Let us consider the Pantograph-type model related to FFDE:

$$D_0^q\left(x\left(t\right)\right)=\sum _{i=1}^m{\kappa }_i\left(t\right)x\left({\tau }_{i}t\right)+r\left(t\right),t\in [0,1],$$

(34)

subjected to the boundary value condition

$$x\left(0\right)+\alpha x\left(1\right)=c$$

(35)

where $\alpha ,c\in {\mathbb{R}}^n$, $r\in L_1([0,1],{\mathbb{R}}^n)$,

$${\kappa }_i\left(t\right)=\left(\begin{array}{cccc}\hfill k_{11}^i\left(t\right)\hfill & \hfill k_{12}^i\left(t\right)\hfill & \hfill \cdots \hfill & k_{1n}^i\left(t\right)\\ \hfill k_{21}^i\left(t\right)\hfill & \hfill k_{22}^i\left(t\right)\hfill & \hfill \cdots \hfill & k_{2n}^i\left(t\right)\\ \hfill ⋮\hfill & \hfill ⋮\hfill & \hfill \ddots \hfill & ⋮\\ \hfill k_{n1}^i\left(t\right)\hfill & \hfill k_{n2}^i\left(t\right)\hfill & \hfill \cdots \hfill & k_{nn}^i\left(t\right)\end{array}\right)$$

(36)

have summable components and $|{\sum }_{i=1}^m\varsigma {\kappa }_i\left(t\right)x\left({\tau }_{i}t\right)|\le \eta \left(t\right){\parallel x\parallel }_{AC}$, $\eta \in L_1([0,1],{\mathbb{R}}_{\varsigma }^n)$, ${\tau }_i\in (0,1]$.

Here, the interval $[a,b]=[0,1]$ and the FFDE (34) is a special case of the FFDE (2) with the operator

$$l\left(x\right)\left(t\right)=\sum _{i=1}^m{\kappa }_i\left(t\right)x\left({\tau }_{i}t\right)\mathit{for}a.a.t\in [0,1].$$

(37)

We will need the following Lemmas.

Lemma 5.

Provided material:
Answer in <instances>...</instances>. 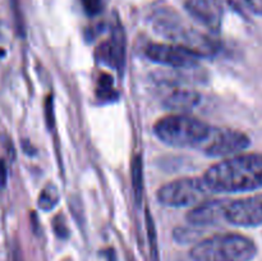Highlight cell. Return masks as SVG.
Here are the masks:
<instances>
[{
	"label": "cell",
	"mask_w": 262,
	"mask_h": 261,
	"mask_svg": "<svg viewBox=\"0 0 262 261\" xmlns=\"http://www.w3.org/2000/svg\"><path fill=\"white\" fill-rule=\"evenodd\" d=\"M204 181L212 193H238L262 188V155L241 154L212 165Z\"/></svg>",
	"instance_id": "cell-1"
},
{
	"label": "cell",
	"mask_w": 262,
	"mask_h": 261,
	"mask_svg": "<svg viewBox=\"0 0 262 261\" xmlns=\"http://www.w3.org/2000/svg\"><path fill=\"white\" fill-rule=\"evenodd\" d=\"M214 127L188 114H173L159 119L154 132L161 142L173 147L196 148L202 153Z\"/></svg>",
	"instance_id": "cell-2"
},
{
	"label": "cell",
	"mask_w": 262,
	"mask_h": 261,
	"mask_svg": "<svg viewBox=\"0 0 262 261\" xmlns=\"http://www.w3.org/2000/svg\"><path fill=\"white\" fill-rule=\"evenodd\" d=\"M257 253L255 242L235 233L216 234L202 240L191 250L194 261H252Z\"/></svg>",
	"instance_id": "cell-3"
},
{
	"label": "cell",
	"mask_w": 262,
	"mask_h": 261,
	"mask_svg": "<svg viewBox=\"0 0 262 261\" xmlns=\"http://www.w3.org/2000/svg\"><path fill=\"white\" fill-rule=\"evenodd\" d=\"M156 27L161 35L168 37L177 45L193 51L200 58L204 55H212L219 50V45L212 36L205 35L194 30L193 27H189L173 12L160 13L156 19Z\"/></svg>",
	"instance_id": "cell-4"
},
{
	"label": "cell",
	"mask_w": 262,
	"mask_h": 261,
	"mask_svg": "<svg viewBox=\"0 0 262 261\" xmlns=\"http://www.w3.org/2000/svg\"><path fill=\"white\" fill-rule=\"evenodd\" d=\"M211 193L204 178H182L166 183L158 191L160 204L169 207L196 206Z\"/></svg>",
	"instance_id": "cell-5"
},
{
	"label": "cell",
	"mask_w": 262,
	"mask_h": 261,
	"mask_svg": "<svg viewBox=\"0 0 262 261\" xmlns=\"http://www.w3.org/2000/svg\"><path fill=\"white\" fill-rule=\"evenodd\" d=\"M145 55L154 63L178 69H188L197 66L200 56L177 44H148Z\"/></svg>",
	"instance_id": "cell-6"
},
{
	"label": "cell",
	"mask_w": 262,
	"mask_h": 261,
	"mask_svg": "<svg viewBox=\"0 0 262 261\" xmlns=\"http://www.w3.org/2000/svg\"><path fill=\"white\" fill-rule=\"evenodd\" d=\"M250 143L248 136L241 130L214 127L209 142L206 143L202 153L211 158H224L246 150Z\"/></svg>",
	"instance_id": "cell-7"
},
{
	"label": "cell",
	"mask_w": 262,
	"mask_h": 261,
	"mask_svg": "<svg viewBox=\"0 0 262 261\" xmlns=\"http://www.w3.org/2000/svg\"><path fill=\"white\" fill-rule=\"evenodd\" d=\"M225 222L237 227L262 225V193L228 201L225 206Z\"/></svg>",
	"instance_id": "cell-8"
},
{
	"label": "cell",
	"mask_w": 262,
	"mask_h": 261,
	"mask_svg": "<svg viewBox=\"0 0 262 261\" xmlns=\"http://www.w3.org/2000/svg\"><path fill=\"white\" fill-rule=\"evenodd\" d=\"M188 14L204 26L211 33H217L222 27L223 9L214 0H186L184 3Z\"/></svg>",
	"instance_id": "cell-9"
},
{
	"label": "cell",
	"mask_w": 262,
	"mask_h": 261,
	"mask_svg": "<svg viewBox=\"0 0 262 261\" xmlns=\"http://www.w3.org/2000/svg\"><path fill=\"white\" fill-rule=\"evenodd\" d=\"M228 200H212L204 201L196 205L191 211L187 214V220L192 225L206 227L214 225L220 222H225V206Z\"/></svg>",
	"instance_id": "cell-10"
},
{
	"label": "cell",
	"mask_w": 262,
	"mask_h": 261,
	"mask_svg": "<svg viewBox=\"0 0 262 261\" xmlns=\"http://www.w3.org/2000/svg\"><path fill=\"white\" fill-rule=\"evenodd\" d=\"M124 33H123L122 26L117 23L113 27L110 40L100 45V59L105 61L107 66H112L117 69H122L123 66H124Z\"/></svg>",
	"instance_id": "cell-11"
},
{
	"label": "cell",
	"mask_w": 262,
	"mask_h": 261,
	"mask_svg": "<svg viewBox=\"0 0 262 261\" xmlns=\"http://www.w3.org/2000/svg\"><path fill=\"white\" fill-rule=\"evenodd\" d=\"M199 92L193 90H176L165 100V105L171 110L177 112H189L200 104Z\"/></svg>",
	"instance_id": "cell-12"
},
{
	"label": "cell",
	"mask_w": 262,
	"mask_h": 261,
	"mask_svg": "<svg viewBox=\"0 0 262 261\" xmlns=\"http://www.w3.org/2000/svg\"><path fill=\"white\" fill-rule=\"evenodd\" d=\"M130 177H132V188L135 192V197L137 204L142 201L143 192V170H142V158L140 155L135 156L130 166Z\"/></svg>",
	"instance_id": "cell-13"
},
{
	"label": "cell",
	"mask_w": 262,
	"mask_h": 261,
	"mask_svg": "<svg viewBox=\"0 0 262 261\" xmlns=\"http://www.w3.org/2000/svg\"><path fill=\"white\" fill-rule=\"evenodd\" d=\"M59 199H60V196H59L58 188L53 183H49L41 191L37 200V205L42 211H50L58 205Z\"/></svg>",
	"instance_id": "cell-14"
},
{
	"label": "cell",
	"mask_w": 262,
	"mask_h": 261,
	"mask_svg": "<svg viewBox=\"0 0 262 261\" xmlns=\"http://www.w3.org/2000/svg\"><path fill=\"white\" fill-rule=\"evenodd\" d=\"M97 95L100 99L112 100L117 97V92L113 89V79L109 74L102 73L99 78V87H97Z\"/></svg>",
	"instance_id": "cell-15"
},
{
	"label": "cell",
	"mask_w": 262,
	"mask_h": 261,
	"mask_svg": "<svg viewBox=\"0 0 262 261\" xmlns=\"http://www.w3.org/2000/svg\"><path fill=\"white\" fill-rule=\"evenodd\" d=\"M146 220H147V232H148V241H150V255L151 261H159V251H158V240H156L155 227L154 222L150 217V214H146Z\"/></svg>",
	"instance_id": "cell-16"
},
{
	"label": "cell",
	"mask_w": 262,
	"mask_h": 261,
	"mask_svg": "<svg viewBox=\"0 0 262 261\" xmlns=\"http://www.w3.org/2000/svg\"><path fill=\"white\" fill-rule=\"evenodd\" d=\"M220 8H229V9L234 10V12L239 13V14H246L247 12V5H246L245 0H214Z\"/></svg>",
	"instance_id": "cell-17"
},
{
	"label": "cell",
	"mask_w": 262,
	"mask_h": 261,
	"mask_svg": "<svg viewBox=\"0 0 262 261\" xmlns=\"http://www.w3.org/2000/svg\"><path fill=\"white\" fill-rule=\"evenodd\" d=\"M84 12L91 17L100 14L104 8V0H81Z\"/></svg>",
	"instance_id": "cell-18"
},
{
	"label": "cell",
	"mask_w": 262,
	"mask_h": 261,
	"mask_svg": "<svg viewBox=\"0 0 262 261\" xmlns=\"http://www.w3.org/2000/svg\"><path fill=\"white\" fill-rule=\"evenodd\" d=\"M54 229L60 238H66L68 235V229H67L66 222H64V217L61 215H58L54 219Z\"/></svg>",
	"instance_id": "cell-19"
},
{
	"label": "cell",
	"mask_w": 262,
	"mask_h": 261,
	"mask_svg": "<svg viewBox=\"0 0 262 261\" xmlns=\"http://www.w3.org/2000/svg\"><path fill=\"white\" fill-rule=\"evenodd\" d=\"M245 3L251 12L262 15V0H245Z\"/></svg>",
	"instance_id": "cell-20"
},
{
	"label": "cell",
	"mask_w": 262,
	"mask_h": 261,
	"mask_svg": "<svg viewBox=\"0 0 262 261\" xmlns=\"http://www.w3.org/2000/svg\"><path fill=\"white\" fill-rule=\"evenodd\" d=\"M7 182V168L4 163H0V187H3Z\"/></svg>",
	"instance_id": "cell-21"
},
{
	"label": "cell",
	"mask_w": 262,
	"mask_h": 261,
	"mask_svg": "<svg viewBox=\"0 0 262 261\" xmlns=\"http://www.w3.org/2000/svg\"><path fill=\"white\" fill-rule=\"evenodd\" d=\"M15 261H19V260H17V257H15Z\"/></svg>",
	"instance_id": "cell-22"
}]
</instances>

* * *

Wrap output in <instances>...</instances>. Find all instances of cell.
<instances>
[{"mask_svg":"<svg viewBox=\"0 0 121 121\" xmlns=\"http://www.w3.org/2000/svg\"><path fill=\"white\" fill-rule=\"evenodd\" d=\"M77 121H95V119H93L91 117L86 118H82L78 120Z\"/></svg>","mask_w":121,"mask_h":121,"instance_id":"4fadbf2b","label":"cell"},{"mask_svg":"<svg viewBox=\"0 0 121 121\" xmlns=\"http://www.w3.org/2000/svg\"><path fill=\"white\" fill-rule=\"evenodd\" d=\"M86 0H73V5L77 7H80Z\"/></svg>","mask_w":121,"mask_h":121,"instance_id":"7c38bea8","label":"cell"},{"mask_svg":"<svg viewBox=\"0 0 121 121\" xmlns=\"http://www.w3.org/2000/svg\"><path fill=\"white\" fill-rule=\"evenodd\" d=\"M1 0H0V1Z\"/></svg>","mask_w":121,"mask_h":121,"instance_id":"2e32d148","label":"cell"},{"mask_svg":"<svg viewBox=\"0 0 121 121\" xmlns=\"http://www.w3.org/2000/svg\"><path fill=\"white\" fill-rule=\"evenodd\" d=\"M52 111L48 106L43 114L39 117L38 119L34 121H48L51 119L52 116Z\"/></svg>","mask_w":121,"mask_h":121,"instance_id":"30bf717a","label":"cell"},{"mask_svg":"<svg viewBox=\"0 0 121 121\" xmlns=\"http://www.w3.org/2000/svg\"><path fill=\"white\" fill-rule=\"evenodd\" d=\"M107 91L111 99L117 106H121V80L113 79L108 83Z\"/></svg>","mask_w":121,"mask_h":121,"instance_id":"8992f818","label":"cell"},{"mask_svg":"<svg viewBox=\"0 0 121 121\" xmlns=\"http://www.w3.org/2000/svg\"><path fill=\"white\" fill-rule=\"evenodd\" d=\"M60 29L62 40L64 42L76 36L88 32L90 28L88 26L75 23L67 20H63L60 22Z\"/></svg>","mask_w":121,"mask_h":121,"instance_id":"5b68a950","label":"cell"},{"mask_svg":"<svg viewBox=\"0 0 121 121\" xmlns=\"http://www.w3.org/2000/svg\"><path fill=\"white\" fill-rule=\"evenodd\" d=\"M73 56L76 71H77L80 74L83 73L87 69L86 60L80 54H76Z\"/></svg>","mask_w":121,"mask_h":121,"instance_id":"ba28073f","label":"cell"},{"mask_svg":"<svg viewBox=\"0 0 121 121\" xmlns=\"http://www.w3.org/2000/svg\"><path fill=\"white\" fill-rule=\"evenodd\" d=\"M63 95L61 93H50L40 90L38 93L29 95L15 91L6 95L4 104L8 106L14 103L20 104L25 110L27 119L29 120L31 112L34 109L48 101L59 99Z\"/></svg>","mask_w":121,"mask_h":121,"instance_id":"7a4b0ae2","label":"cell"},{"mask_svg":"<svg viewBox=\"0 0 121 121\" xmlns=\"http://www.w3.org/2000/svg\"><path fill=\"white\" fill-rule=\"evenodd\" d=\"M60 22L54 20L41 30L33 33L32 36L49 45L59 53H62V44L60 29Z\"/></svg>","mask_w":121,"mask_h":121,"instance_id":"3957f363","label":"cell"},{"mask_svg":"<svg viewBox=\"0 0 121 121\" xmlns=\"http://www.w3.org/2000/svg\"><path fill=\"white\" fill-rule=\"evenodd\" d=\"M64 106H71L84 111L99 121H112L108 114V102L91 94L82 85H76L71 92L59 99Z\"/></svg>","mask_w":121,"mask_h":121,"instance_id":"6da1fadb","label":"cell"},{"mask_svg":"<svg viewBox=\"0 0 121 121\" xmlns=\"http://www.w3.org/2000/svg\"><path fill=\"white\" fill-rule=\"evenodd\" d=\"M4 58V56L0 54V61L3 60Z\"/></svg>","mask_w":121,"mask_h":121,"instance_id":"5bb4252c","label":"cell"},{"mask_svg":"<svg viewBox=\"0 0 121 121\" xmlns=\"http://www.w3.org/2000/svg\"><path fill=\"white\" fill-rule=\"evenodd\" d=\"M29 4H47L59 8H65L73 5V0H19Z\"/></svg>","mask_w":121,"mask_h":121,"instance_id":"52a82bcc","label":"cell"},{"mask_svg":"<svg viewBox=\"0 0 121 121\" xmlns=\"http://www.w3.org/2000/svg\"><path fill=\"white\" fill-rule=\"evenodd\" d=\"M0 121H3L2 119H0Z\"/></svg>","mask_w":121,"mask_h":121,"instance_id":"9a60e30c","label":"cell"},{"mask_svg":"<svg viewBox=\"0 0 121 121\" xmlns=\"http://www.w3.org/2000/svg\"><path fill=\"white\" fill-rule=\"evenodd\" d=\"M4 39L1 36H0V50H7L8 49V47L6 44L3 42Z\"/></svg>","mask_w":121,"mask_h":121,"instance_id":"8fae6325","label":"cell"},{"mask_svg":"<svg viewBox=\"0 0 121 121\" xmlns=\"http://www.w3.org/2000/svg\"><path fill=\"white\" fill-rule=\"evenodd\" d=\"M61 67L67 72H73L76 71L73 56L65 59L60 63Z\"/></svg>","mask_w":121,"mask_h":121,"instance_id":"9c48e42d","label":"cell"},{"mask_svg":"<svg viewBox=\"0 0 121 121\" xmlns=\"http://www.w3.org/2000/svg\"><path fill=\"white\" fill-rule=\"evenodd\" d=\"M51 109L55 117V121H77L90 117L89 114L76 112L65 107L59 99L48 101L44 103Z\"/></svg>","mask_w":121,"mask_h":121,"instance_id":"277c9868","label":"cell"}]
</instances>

Required tasks:
1 – Can you quote the stretch of the pantograph model excerpt from "Here, the interval" through "the following Lemmas."?
2 – Which equation numbers appear anywhere in the pantograph model excerpt?

Responses by task:
1 –
Here, the interval $[a,b]=[0,1]$ and the FFDE (34) is a special case of the FFDE (2) with the operator

$$l\left(x\right)\left(t\right)=\sum _{i=1}^m{\kappa }_i\left(t\right)x\left({\tau }_{i}t\right)\mathit{for}a.a.t\in [0,1].$$

(37)

We will need the following Lemmas.

2 – (2), (34), (35), (36), (37)